算法竞赛模板 BM算法（找线性规律万能模板）

(1) n是指要找该数列的第n项。

(2) 往vec中放入该数列前几项的值，越多越精确。

#include<set>
#include<cmath>
#include<vector>
#include<string>
#include<cstdio>
#include<cassert>
#include<cstring>
#include<algorithm>
using namespace std;
#define rep(i,a,n) for (ll i=a;i<n;i++)
#define per(i,a,n) for (ll i=n-1;i>=a;i--)
#define fi first
#define se second
#define pb push_back
#define mp make_pair
#define SZ(x) ((ll)(x).size())
#define all(x) (x).begin(),(x).end()
typedef long long ll;
typedef vector<ll> VI;
typedef pair<ll, ll> PII;
const ll mod=1000000007;
ll powmod(ll a, ll b) 
{ 
    ll res=1;
    a%=mod; 
    assert(b>=0); 
    for(;b;b>>=1) 
    {
        if(b&1)
            res=res*a%mod;
        a=a*a%mod; 
    }
    return res;
}
ll _,n;
namespace linear_seq
 {    
    const ll N=10010;
    ll res[N],base[N],_c[N],_md[N];
    vector<ll>Md;
    void mul(ll*a,ll*b,ll k) 
    {
        rep(i,0,k+k) _c[i]=0;
        rep(i,0,k) if(a[i]) rep(j,0,k) _c[i+j]=(_c[i+j]+a[i]*b[j])%mod;
        for(ll i=k+k-1;i>=k;i--) if(_c[i])
        rep(j,0,SZ(Md)) _c[i-k+Md[j]]=(_c[i-k+Md[j]]-_c[i]*_md[Md[j]])%mod;
        rep(i,0,k) a[i]=_c[i];
    }
    ll solve(ll n, VI a, VI b) 
    { 
        ll ans=0,pnt=0;
        ll k=SZ(a);
        assert(SZ(a)==SZ(b));
        rep(i,0,k) _md[k-1-i]=-a[i]; _md[k]=1;
        Md.clear();
        rep(i,0,k) if(_md[i]!=0) Md.push_back(i);
        rep(i,0,k) res[i]=base[i]=0;
        res[0]=1;
        while((1ll<<pnt)<=n) pnt++;
        for(ll p=pnt;p>=0;p--)
- - - - -
[练习任务]:
- A) 将文章中的句子“往vec中放入该数列前几项的值，越多越精确。”译成英语。
- B) 请一字不差地重新录入文章中从“#define all(x) (x).begin(),(x).end()”到“for(;b;b>>=1)”之间的部分，首尾两处均包括在内。
下面的记录是另一份独立材料，与文章内容无关。
- - - - -
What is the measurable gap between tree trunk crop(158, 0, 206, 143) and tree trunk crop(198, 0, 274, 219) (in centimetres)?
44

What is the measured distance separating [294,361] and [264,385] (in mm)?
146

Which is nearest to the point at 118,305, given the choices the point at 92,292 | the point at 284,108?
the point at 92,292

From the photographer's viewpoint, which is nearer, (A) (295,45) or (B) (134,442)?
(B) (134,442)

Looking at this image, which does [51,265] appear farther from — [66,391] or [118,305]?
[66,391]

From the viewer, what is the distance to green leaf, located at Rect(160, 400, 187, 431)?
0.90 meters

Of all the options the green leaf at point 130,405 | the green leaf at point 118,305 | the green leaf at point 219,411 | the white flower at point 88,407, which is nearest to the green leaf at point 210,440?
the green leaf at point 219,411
- - - - -
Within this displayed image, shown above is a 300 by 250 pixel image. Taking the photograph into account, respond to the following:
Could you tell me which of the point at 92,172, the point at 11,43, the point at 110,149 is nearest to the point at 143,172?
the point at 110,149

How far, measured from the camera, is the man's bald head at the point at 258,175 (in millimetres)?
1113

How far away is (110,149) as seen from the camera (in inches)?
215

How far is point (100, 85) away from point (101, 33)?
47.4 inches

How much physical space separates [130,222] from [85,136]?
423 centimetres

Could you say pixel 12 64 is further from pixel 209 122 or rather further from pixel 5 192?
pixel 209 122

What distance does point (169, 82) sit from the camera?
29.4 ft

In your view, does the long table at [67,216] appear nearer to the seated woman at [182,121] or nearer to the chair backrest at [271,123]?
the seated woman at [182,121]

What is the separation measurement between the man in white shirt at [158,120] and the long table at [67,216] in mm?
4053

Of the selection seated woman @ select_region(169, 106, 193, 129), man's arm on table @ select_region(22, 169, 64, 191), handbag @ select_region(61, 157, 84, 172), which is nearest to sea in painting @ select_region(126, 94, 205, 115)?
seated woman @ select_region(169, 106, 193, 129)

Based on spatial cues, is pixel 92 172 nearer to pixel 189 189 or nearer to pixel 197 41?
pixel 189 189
- - - - -
[练习答案]:
- A) Put the values of the first several terms of the sequence into vec; the more terms you provide, the more accurate the result.

- B)
#define all(x) (x).begin(),(x).end()
typedef long long ll;
typedef vector<ll> VI;
typedef pair<ll, ll> PII;
const ll mod=1000000007;
ll powmod(ll a, ll b) 
{ 
    ll res=1;
    a%=mod; 
    assert(b>=0); 
    for(;b;b>>=1)